Les références culturelles abondent d’ailleurs dans ce Tumulte. En vrac : William S. Burroughs, Kurt Cobain, Dorian Gray, Donjons et Dragons, le NME, Halloween, Predator, Daria, Rosemary’s Baby, Quatre Mariages et un enterrement, Piège de cristal, Bauhaus, Pixies, Hole, Anaïs Nin, La Leçon de piano, etc. Il y en a pour tous les goûts, du cinéma de genre à la littérature underground, en passant par la cold wave, les comédies et les jeux de rôle. Tout sauf la culture mainstream.
Ouvrir Tumulte, c’est aussi plonger dans un grand bain culturel, où tout fait sens. Car si ce roman graphique est en lice pour le Fauve Polar SNCF 2020 (en compagnie notamment du premier tome de Dans la tête de Sherlock Holmes chroniqué ici), il n’est pas qu’un polar. On y trouve l’écho des gialli à la Dario Argento et des thrillers stylés à la Brian De Palma, on croise régulièrement le Vertigo d’Alfred Hitchcock, et ainsi de suite.
Tout y fait sens : si Adam refuse d’avoir des enfants, c’est parce qu’il ne veut pas qu’un enfant soit la solution à son mal-être (ou à son manque d’être), « ou alors, je ne voulais simplement pas grandir ». Il lit Le Portrait de Dorian Gray d’Oscar Wilde, où un jeune homme d’une beauté absolue transfère à son portrait les marques de la vieillesse et des crimes et péchés qu’il commet. Il flirte (et finit par coucher) avec la toute jeune Tammy. Quand il évoque le souvenir d’un chanteur ayant prolongé sa petite célébrité en sortant avec une starlette hollywoodienne, Adam se dit : « Quand on les voyait ensemble, on avait l’impression de regarder quelqu’un embrasser son reflet dans le miroir. »
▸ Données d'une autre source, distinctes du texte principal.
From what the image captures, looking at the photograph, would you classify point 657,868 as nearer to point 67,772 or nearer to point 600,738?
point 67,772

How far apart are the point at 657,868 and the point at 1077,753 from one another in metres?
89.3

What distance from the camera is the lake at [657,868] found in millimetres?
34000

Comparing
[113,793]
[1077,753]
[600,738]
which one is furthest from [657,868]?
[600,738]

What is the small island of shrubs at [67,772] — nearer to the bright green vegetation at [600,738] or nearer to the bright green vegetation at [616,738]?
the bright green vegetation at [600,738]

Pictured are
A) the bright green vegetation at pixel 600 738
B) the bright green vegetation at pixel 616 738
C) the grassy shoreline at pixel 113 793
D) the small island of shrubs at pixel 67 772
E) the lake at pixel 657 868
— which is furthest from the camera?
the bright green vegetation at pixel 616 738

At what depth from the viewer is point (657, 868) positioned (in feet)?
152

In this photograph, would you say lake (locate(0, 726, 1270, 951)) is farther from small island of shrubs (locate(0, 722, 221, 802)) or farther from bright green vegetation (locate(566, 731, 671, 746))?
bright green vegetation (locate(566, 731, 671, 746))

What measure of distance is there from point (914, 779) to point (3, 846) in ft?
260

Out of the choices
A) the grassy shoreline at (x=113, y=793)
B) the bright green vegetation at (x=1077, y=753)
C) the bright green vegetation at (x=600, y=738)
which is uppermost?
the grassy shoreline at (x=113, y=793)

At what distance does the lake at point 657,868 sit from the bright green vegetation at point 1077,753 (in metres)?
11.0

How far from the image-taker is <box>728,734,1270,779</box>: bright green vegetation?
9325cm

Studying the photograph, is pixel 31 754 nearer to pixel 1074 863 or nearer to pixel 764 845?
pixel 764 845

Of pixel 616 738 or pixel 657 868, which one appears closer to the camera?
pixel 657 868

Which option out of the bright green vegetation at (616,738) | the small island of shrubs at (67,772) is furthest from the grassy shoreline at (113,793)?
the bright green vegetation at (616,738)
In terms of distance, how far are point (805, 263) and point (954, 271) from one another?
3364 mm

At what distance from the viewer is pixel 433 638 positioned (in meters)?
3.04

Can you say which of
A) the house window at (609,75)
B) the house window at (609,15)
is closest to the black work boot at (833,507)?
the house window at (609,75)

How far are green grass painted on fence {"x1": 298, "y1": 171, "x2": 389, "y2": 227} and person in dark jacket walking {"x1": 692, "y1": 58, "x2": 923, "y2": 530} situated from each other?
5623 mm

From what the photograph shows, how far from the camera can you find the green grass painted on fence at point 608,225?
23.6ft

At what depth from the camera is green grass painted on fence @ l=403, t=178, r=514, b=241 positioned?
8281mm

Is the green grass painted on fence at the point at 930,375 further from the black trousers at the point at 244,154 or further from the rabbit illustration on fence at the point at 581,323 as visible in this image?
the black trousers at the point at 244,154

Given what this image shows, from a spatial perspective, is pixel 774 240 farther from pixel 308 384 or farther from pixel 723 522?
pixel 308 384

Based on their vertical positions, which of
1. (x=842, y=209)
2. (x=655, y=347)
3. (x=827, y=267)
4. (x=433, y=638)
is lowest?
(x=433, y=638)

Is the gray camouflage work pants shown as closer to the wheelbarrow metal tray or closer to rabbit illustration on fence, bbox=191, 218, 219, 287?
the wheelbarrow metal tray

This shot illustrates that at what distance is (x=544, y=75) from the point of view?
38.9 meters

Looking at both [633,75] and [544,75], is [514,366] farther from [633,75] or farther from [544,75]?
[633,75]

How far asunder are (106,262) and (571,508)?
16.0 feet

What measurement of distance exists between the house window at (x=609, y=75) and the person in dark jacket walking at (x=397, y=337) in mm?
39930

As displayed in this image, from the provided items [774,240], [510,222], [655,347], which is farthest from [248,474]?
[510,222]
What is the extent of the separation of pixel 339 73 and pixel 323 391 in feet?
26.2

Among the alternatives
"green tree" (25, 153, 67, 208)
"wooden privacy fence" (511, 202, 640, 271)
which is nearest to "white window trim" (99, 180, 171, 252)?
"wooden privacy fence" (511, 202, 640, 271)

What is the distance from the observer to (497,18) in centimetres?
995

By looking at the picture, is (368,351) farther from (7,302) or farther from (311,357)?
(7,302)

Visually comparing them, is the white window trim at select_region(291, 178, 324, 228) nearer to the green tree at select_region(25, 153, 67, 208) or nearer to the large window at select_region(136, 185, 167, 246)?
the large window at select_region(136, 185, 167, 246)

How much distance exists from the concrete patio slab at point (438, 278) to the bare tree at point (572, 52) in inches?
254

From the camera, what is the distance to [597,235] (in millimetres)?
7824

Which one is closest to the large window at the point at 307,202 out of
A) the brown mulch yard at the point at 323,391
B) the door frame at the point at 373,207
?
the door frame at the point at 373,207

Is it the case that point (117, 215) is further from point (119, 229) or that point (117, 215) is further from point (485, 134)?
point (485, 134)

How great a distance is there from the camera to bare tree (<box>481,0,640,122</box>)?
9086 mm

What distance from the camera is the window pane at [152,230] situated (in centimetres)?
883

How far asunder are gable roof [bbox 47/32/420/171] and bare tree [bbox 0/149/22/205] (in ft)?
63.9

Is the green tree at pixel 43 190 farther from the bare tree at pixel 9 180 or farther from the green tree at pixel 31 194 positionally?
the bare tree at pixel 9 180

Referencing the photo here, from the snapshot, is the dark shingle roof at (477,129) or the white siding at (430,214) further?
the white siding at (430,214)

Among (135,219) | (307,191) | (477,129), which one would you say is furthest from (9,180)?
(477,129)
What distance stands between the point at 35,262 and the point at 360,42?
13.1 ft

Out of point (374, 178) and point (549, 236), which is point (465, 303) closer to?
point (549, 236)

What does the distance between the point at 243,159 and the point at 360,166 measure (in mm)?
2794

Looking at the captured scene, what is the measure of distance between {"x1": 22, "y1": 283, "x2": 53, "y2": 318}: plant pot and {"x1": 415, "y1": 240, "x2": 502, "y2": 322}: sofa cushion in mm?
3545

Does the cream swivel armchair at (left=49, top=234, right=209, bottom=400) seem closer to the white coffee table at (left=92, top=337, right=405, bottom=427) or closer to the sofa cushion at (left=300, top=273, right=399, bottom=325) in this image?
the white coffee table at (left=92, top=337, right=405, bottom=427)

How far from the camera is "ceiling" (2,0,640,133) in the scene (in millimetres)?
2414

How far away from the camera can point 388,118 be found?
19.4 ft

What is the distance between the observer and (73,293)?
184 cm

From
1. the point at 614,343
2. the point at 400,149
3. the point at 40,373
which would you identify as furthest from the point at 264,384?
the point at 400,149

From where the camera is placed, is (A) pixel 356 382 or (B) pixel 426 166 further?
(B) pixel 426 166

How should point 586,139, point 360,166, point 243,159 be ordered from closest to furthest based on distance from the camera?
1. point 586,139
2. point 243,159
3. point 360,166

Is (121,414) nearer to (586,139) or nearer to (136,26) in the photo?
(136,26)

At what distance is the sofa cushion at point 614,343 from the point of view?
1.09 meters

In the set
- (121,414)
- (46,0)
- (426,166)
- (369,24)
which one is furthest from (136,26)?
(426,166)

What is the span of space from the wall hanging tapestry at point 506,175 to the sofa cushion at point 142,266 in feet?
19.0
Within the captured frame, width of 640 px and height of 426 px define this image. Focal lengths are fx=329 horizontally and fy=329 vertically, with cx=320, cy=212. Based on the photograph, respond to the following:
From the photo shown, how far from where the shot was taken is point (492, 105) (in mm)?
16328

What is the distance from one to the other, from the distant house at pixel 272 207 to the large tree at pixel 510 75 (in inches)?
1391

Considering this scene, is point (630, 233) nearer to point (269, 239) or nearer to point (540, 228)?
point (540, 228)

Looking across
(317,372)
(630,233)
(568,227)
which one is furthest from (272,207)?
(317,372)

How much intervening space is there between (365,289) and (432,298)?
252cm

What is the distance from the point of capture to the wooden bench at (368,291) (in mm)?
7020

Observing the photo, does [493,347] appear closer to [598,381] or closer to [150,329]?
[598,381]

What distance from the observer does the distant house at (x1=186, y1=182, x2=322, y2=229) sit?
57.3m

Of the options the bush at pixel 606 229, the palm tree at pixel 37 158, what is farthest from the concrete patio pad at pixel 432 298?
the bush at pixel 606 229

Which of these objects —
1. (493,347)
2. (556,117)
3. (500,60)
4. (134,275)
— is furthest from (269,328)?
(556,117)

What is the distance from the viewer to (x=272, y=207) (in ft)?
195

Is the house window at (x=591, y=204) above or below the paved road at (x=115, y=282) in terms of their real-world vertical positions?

Tout est double, tout est dédale, qu’il s’agisse du personnage de Leila (ou de l’une de ses autres personnalités, parmi lesquelles Morgane) – « Mais quel adorable labyrinthe elle était », pense Adam en explorant l’appartement de la jeune femme, après une nuit de cuite, de danse et de sexe, et après que celle-ci l’a laissé inexplicablement seul –, du récit lui-même (il a tout du thriller labyrinthique grande époque) ou de la représentation graphique (changement de style lorsque les auteurs explorent le « monde de la psyché » de Leila).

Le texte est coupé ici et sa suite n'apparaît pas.